_DIRECTION A_:
Using the essay on return on investment, answer each of the following:
(i) In what two terms is the investment part of the equation commonly considered?
(ii) Which costs associated with carrying inventory does the essay list?
(iii) What happens when someone ready to buy finds the product out of stock?
_DIRECTION B_:
Pick up the essay on return on investment after its final sentence and carry it forward.

_EXTRACTED TEXT_:
>> begin

Lately, I’ve noticed that people talk more and more about ROI. Yet, if I ask them how they measure it, or what their criteria is for a good return on investment, not everyone can provide a clear answer. ROI is becoming a bit of a buzz word used to advance an idea or to shut one down. That would be appropriate if there is clear alignment in the organization on how it is measured, and on what defines “good”. It is not fine when people use the term as a justification for their position without actual data. The reality is, there can be cases where the ROI is good for one team, but bad for another. The key is to decide based on what is best for the company overall, preferably with the long run in mind. Let’s start with the investment part of the equation, which is commonly considered in terms of time and money.
Money Investments
Monetary investments appear to be straightforward. Yet, there are often ancillary costs that need to be considered. For example, people are usually clear on the dollar value of their inventory in a product-based business. They may get a bit fuzzy if you start drilling down into the costs associated with carrying inventory, such as warehousing costs, personnel, tracking, etc. Then there is the opportunity cost of having that money tied up in inventory. The profit from other opportunities you couldn’t take advantage of. Or perhaps you could have paid off a credit line, or driven additional sales via marketing, or simply had the money earning interest. Of course, you need to have inventory in a product-based business. If someone is ready to make a purchase and your product is out of stock, they will purchase something else and you will not recover that sale. I’m simply pointing out that the monetary investments are not always as simple as they seem.

>> end

_STORED ROWS_:
>> begin

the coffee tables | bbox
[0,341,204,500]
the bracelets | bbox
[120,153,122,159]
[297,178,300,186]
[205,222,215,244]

>> end

_FINAL RESULT A_:
(i) Time and money.
(ii) Warehousing costs, personnel, and tracking.
(iii) They purchase something else, and that sale is not recovered.

_FINAL RESULT B_:
Time Investments
Time investments can be even harder to quantify. There may be many people working on an initiative. It can be tempting to reduce employee time to overhead and discount it entirely, yet those people could have been doing other productive things. Therefore, this is another type of opportunity cost. If there was travel involved, there is the travel time, cost of travel, and the productivity impact on the employee.
The Big Picture On The Investment Side Of ROI
Clearly, it is not always necessary to analyze and consider every little expense. In fact, the opportunity cost of such an exercise may exceed the return (ironic, isn’t it?). The point is, approximating the true cost of an investment, in terms of time, money and opportunity, may take a bit of thought.
Measures of Return
The same holds true on the return side of an ROI equation. Return can also be measured in terms of time, money, and opportunity. I would also agree that unaided awareness and social engagement are forms of ROI since brand equity can appear on a balance sheet in the form of “goodwill”, but I draw the in at “likes” and “followers” because it is far too easy to generate plenty of both from people who have no interest in what you do and will never become a customer.
Monetary Returns
The most common approach for measuring ROI is income returned per investment dollar (the time involved can be converted to dollars based on salaries, interest rates, etc.). With this measure, I prefer to see a minimum of a 5:1 return on investment. Personally, I prefer to look at marginal profit dollars returned per investment dollar because it encompasses more business factors than income. The complexity also makes it more difficult to provide a simple rule of thumb for a target ROI. This is because it depends on the maturity of your business, or the subset of your business you are investing in. If you have not yet reached the Break Even Point (BEP) and the additional volume will help get you there, you might be OK with a zero return if it gets you to BEP. However, when I am beyond BEP there needs to be at least a 20% return in marginal profit dollars, and I’ll push it high as I can.
Productivity Returns
As you know, many worthwhile investments do not initially generate revenue or profit. They may generate productivity. This more efficient use of time will increase profit, it just does so over time. You don’t get to put it all in the bank right away. It will add up, sometimes little by little, yet make a big difference in the long run.
The ability to “scale” can be another great return on investment. This means the ability to grow quickly, without adding a proportionate amount of additional overhead (people, equipment, etc.). If you build your business properly in The Entrepreneur Economy, your profitability may grow at double the rate, or perhaps even exponentially, in proportion to sales. If your business is not built to “scale”, I strongly recommend evolving quickly.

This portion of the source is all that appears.